Очередная папироса так и осталась не закуренной. Ермаков глубоко вздохнул:
— Смешно сказать, но я ее боюсь! — Фотография отправилась назад в портмоне. — У меня ведь, почитай, полгода женщины не было, не считая…
Он запнулся, от нахлынувшего отвращения передернул плечами. После того, как они разошлись с женой, он долго на женщин смотреть не мог. Их товарно-потребительский вид вызывал в нем глухую ярость: только бы продать себя подороже!
Полуголые, намазанные, как дешевые шлюхи, с алчным блеском в глазах, словно рентгеном просвечивающие насквозь и задерживающие взгляд только на признаках материального достатка…
Естественно, бедный, хромой, обожженный, опустившийся полубомж мало интересовал противоположный пол. Можно было, конечно, подобрать себе, в прямом смысле — на улице подобрать, подходящую сожительницу, но это было бы действительно первым шагом к полной деградации.
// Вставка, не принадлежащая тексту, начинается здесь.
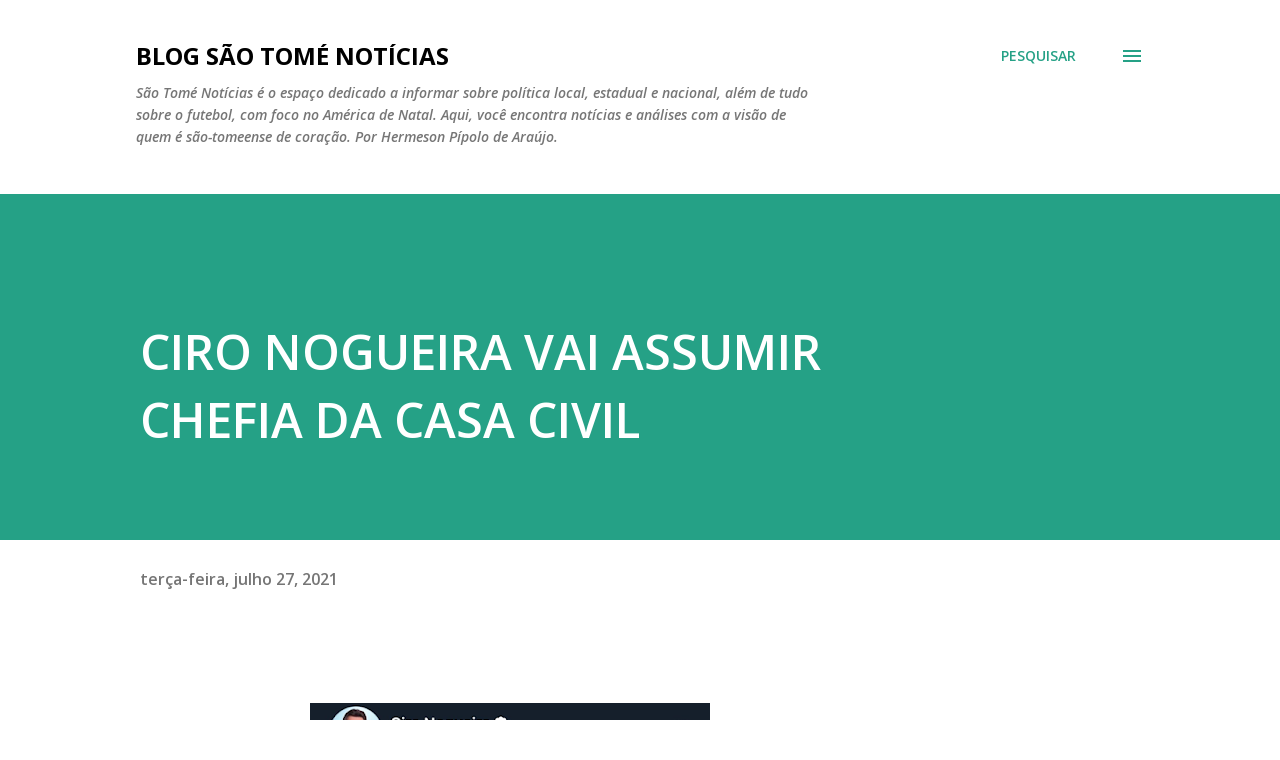

--- FILE ---
content_type: text/html; charset=utf-8
request_url: https://www.google.com/recaptcha/api2/aframe
body_size: 267
content:
<!DOCTYPE HTML><html><head><meta http-equiv="content-type" content="text/html; charset=UTF-8"></head><body><script nonce="bo_O0D5_b5xyQtZZ_eqYZg">/** Anti-fraud and anti-abuse applications only. See google.com/recaptcha */ try{var clients={'sodar':'https://pagead2.googlesyndication.com/pagead/sodar?'};window.addEventListener("message",function(a){try{if(a.source===window.parent){var b=JSON.parse(a.data);var c=clients[b['id']];if(c){var d=document.createElement('img');d.src=c+b['params']+'&rc='+(localStorage.getItem("rc::a")?sessionStorage.getItem("rc::b"):"");window.document.body.appendChild(d);sessionStorage.setItem("rc::e",parseInt(sessionStorage.getItem("rc::e")||0)+1);localStorage.setItem("rc::h",'1769068713350');}}}catch(b){}});window.parent.postMessage("_grecaptcha_ready", "*");}catch(b){}</script></body></html>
После очередного возлияния мужское естество взяло верх, и Ермаков решил вызвать проститутку. Первая и последняя встреча с жрицей любви закончилась, едва начавшись.
Молодая девица лет двадцати деловито зашла в квартиру, прошла в комнату, сноровисто разделась и легла на кровать. Первой из двух фразой, которую он от нее услышал, было что-то типа: «Время идет, а у меня еще два клиента до утра!»